## BEGIN

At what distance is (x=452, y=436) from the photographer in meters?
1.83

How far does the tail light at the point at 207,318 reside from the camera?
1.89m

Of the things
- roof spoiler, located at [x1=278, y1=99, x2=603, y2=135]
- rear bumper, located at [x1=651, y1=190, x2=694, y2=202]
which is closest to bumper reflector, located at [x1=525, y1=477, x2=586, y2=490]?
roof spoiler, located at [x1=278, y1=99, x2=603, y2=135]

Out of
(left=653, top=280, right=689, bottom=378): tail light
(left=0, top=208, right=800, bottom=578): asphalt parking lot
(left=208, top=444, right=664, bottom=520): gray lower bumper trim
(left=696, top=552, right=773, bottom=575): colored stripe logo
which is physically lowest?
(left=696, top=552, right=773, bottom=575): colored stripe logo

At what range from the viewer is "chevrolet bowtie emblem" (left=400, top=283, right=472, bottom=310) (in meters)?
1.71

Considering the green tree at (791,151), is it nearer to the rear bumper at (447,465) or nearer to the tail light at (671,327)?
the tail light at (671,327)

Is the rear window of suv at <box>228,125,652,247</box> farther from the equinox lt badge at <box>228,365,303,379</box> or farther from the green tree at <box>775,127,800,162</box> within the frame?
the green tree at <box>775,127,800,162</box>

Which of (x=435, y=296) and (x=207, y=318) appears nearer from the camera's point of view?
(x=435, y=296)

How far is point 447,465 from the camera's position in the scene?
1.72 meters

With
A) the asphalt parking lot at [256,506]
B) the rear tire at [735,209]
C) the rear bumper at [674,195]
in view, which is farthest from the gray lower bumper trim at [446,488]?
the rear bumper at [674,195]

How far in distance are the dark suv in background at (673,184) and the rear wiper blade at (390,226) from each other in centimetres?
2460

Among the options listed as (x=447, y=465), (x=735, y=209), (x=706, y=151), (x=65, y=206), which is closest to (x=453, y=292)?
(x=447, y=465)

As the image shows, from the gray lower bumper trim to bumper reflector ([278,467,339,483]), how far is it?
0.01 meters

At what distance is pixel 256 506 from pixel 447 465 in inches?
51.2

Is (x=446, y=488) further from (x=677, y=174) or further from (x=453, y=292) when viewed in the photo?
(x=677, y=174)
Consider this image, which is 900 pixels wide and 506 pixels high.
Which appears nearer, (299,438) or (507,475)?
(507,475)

## END
## BEGIN

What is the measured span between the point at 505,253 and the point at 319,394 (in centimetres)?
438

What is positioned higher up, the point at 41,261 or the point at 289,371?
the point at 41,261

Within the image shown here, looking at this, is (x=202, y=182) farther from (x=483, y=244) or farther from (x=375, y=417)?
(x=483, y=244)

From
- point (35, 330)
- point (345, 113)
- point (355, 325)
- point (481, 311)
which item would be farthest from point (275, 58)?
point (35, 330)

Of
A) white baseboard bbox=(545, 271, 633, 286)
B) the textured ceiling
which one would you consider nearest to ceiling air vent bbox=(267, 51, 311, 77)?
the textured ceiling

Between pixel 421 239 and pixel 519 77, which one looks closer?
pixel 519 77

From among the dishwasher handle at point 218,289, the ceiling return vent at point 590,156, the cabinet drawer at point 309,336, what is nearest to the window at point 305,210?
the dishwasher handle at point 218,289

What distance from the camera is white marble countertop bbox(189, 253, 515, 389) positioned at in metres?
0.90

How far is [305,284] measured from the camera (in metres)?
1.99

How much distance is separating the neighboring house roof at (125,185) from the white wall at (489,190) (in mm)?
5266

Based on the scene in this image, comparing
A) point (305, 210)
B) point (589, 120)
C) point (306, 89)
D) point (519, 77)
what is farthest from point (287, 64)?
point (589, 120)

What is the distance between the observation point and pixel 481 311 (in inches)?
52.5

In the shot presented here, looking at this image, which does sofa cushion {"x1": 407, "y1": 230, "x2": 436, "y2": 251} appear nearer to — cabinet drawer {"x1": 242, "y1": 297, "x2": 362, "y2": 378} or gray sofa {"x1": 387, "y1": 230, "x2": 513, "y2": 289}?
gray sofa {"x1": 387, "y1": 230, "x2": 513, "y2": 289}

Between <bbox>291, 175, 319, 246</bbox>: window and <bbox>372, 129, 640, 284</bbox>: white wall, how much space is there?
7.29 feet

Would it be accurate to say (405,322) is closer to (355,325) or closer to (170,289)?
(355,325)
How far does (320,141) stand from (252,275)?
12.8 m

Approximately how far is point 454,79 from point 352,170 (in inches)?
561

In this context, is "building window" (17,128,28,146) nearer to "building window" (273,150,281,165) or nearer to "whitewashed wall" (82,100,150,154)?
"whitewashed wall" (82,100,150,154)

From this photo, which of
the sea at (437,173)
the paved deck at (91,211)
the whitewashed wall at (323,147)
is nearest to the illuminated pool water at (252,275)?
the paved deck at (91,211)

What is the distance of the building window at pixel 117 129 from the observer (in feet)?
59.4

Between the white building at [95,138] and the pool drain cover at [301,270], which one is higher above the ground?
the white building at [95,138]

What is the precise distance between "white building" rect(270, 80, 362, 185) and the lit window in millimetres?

## END

Render the lines from the line with "Between <bbox>291, 175, 319, 246</bbox>: window" to the line with "What is the precise" as a JSON list of strings, one string per line, omitting blank lines.

[
  "Between <bbox>291, 175, 319, 246</bbox>: window and <bbox>372, 129, 640, 284</bbox>: white wall, how much space is there?",
  "7.29 feet",
  "Would it be accurate to say (405,322) is closer to (355,325) or closer to (170,289)?",
  "(355,325)",
  "How far does (320,141) stand from (252,275)?",
  "12.8 m",
  "Approximately how far is point 454,79 from point 352,170 (in inches)?",
  "561",
  "In this context, is \"building window\" (17,128,28,146) nearer to \"building window\" (273,150,281,165) or nearer to \"whitewashed wall\" (82,100,150,154)?",
  "\"whitewashed wall\" (82,100,150,154)",
  "From this photo, which of",
  "the sea at (437,173)",
  "the paved deck at (91,211)",
  "the whitewashed wall at (323,147)",
  "is nearest to the illuminated pool water at (252,275)?",
  "the paved deck at (91,211)",
  "What is the distance of the building window at pixel 117 129 from the observer (in feet)?",
  "59.4",
  "Between the white building at [95,138] and the pool drain cover at [301,270], which one is higher above the ground?",
  "the white building at [95,138]",
  "What is the precise distance between \"white building\" rect(270, 80, 362, 185) and the lit window in millimetres?"
]